People v. Molina (Cal. Ct. App., Oct. 17, 2023, No. G061280) 2023 WL 6834852
Summary: Molina appealed after conviction of sexual penetration with a child 10 years or younger and lewd or lascivious acts upon a child under 14 years, after a trial in which safety protocols related to the COVID-19 pandemic were implemented.
The Court of Appeal held that: defendant’s right to a fair trial was not violated by use of face masks during trial; defendant’s right to a fair trial was not violated by jurors’ social distancing during trial; and defense counsel’s tactical decision to inform prospective jurors that defendant was in custody did not constitute ineffective assistance.
Facts: Trial began in June 2021, during the COVID-19 pandemic. The trial court implemented safety protocols at trial, including face masks and social distancing. At defense counsel’s request and with Molina’s permission, the court informed potential jurors during voir dire that Molina was in custody because he had not posted the bail set at his initial court appearance, and emphasized to the potential jurors that Molina was presumed innocent.
The jury found Molina guilty on all counts, and the trial court sentenced him to a combined term of 45 years to life. Molina appealed challenging the COVID-19 safety protocols used at trial and his counsel’s request to have the court disclose to the jury he was in custody.
COVID-19 Protocols during trial
In order to minimize the spread of COVID-19, all parties and prospective jurors were required to wear masks during the first day of jury selection, and prospective jurors were seated six feet apart. Molina did not object to these protocols.
On June 15, 2021 (day two of jury selection), the trial court noted the governor had lifted many COVID-19 safety restrictions effective that day, but the Supreme Court’s emergency orders were still in place. The court continued with masking and social distancing and Molina did not object.
The following Monday, the trial court announced the courthouse was no longer requiring vaccinated individuals to mask or socially distance. Nine seated jurors and two alternates informed the courtroom deputy they were comfortable sitting in the jury box without socially distancing. Three jurors and one alternate, however, wished to socially distance, and the court permitted them to do so. The court noted that all witnesses would be asked to remove their masks while on the witness stand.
Molina had the option to take off his mask if he could prove that he had been vaccinated. Molina declined and wore his mask for the remainder of the day. The next day, however, he removed his mask.
Molina contends the use of masks and social distancing violated his constitutional right to a fair trial. In particular, he challenges the jurors’ use of face masks during voir dire, the trial court’s decision to allow certain jurors to continue to wear face masks and sit outside the jury box during trial even after the protocols were lifted, and the court’s initial requirement that Molina wear a face mask on the first morning of trial.
Molina forfeited these assertions by failing to object. Molina asserts his trial counsel rendered ineffective assistance by failing to object to the masking or social distancing protocols. The Court held that any objection to the COVID-19 safety protocols at issue here would have been meritless.
Constitutional challenges to the use of masks during the COVID-19 pandemic
California courts have rejected constitutional challenges to the use of masks during the COVID-19 pandemic for both defendants and testifying witnesses, citing the important state interest in protecting the public from a contagious disease, the lack of effective alternatives to masking, and the relatively minimal limitation that masks have on jurors’ ability to assess witness credibility. (See People v.
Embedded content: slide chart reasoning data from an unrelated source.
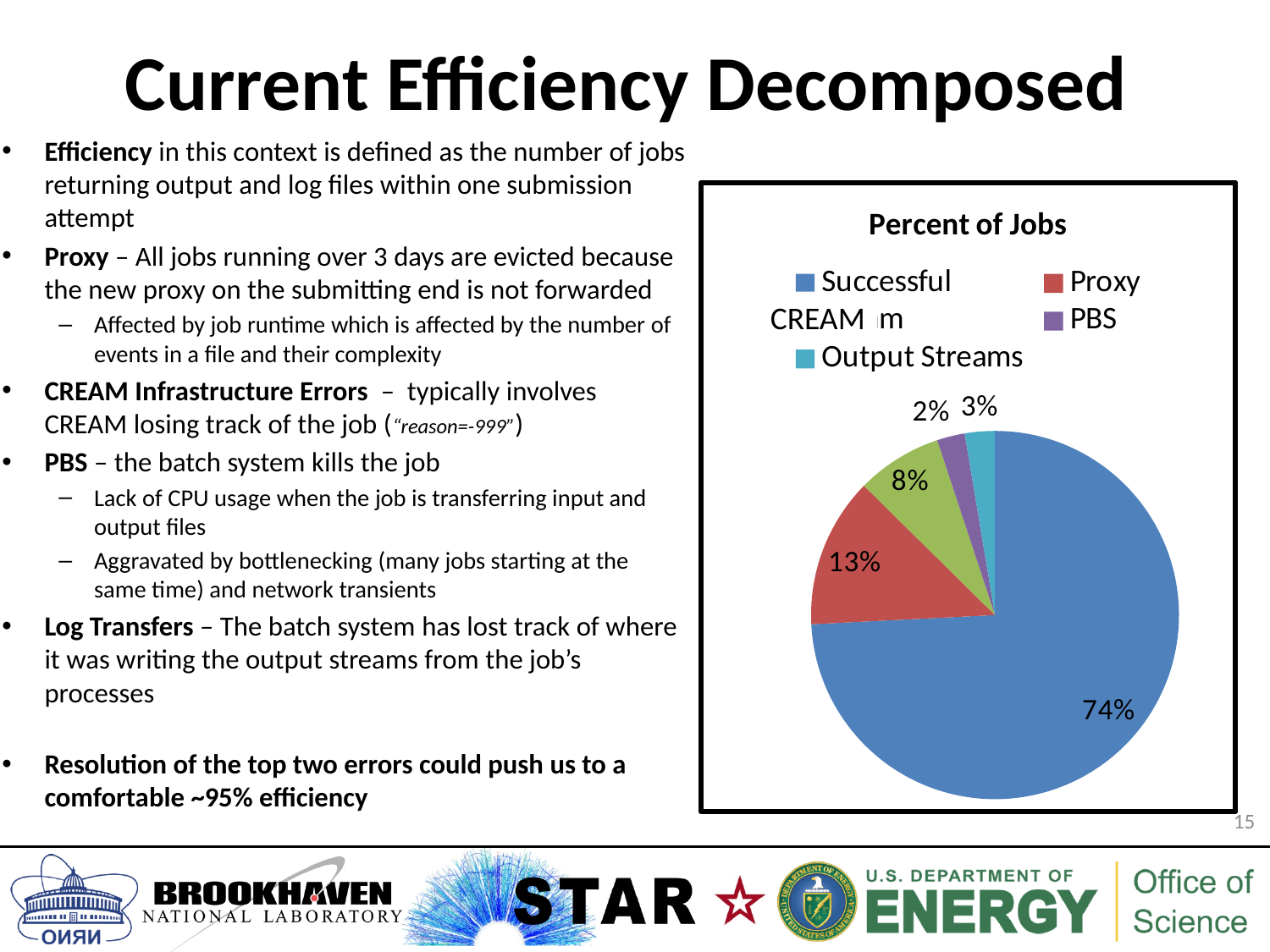
What colour is the Successful slice? blue What percentage of jobs is attributed to Proxy? 13% What percentage of jobs is shown as Successful? 74% How many categories does the legend list? 5 What is the title of the chart? Percent of Jobs Which is larger, the Proxy share or the Output Streams share? Proxy What percentage of jobs is attributed to Output Streams? 3% What is the difference between the Successful share and the Proxy share? 61% What percentage of jobs is attributed to PBS? 2% Which category has the largest share of the pie? Successful Which category has the smallest share of the pie? PBS What kind of chart is shown on the slide? pie chart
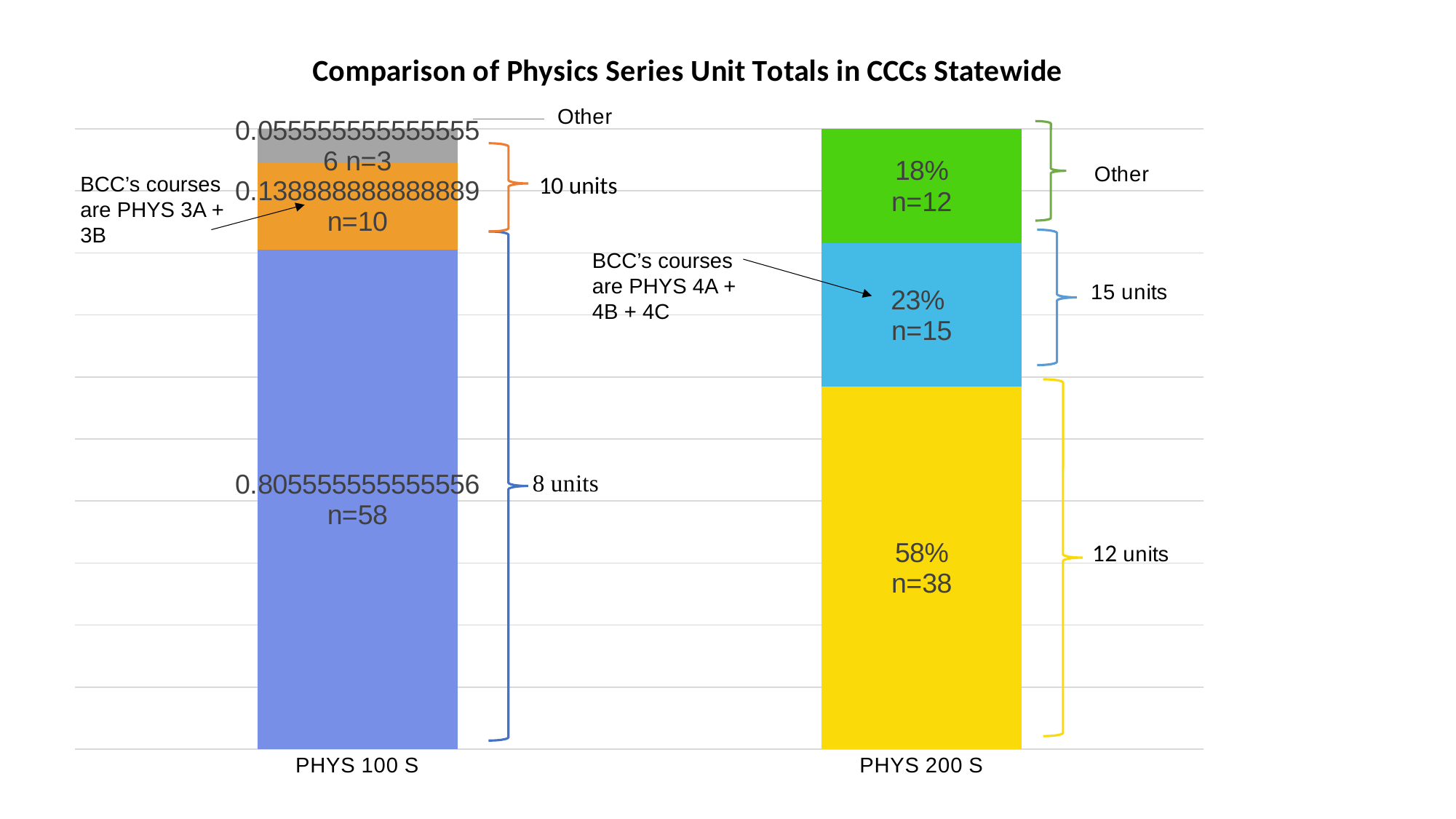
What percentage is shown for the Other segment of the PHYS 200 S bar? 18% What is the n value for the 8 units segment of the PHYS 100 S bar? n=58 What is the n value for the 15 units segment of the PHYS 200 S bar? n=15 What kind of chart is shown on the slide? Stacked bar chart How many categories are shown on the x axis of the chart? 2 What is the difference in percentage points between the 12 units segment and the 15 units segment of the PHYS 200 S bar? 35 percentage points Which segment of the PHYS 200 S bar is the smallest? Other (18%) What is the chart's title? Comparison of Physics Series Unit Totals in CCCs Statewide What percentage is shown for the 12 units segment of the PHYS 200 S bar? 58% What is the n value for the 10 units segment of the PHYS 100 S bar? n=10 Which segment of the PHYS 200 S bar is the largest? 12 units (58%) What is the total n across all three segments of the PHYS 200 S bar? 65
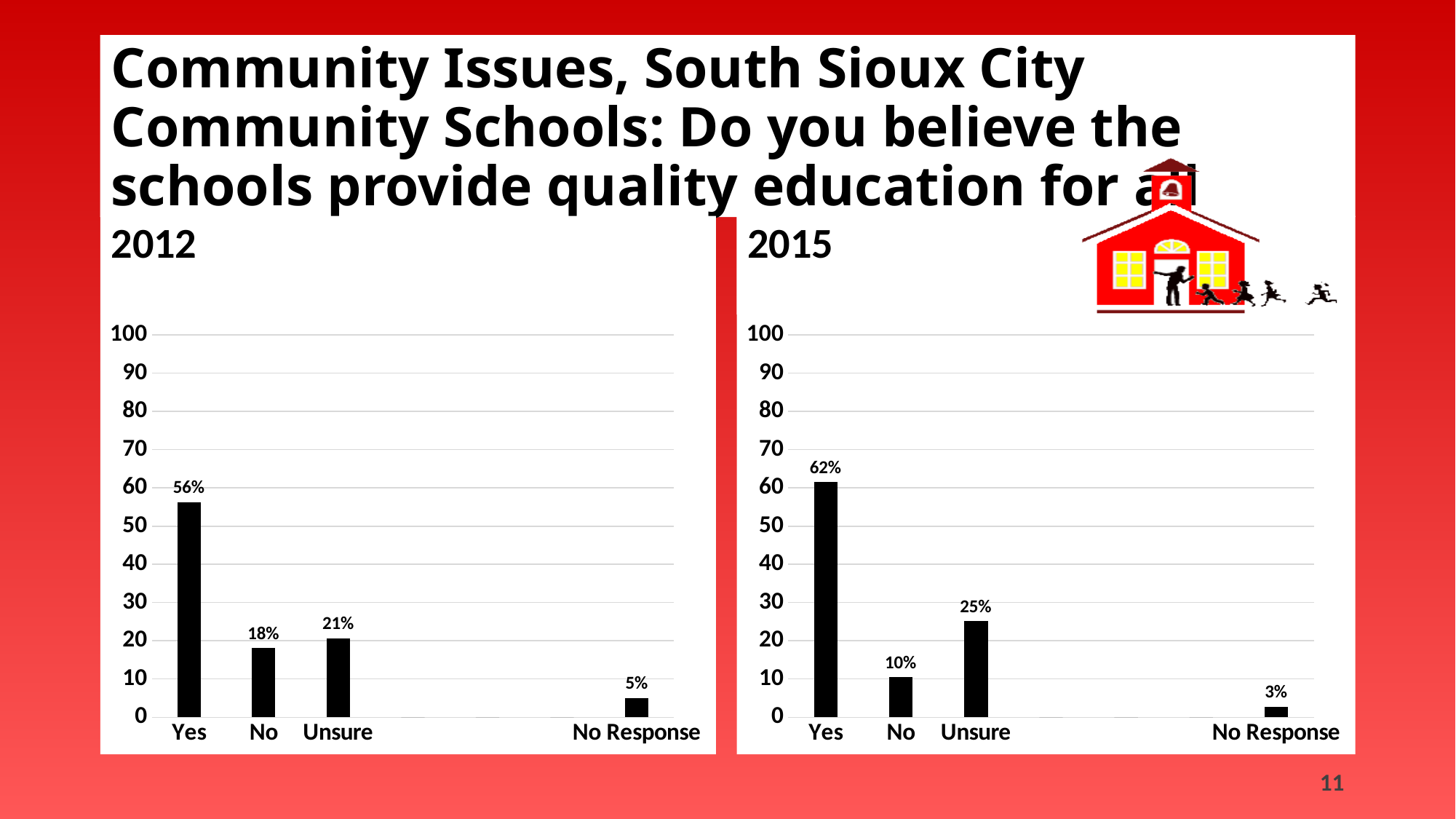
In the 2012 chart, what is the value for No Response? 5% In the 2015 chart, what is the value for Unsure? 25% In the 2015 chart, what is the difference between the values for Yes and No? 52% In the 2015 chart, which category has the highest value? Yes In the 2015 chart, what is the value for No Response? 3% Which is larger: the value for Yes in the 2012 chart or the value for Yes in the 2015 chart? 2015 In the 2012 chart, what is the value for Yes? 56% What kind of chart is the 2015 chart? bar chart In the 2012 chart, which category has the lowest value? No Response In the 2012 chart, what is the difference between the values for Unsure and No? 3% How many categories are shown on the x axis of the 2012 chart? 4 In the 2015 chart, is the value for No greater or less than 20? less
Edwards (2022) 76 Cal.App.5th 523, 525-527) Cal.Rptr.3d 600
The state’s compelling need to protect the health and safety of courtroom participants from a highly contagious virus justified masking and social distancing.
Although counsel must be able to assess the demeanor of jurors, and jurors must be able to assess the demeanor of witnesses, there is nothing in this record to suggest the seating arrangement used in this case interfered with that process.
In custody status does not impair presumption of innocence
The fact that the jury is made aware of a defendant’s custodial status does not deprive the defendant of his constitutional rights.” (People v. Valdez (2004) 32 Cal.4th 73.)
Presumably, the jury understood and followed the court’s instruction to disregard Molina’s custodial status. (People v. Holt (1997) 15 Cal.4th 619, 662.) Molina fails to show he was prejudiced by his counsel’s tactical decision to inform prospective jurors he was in custody.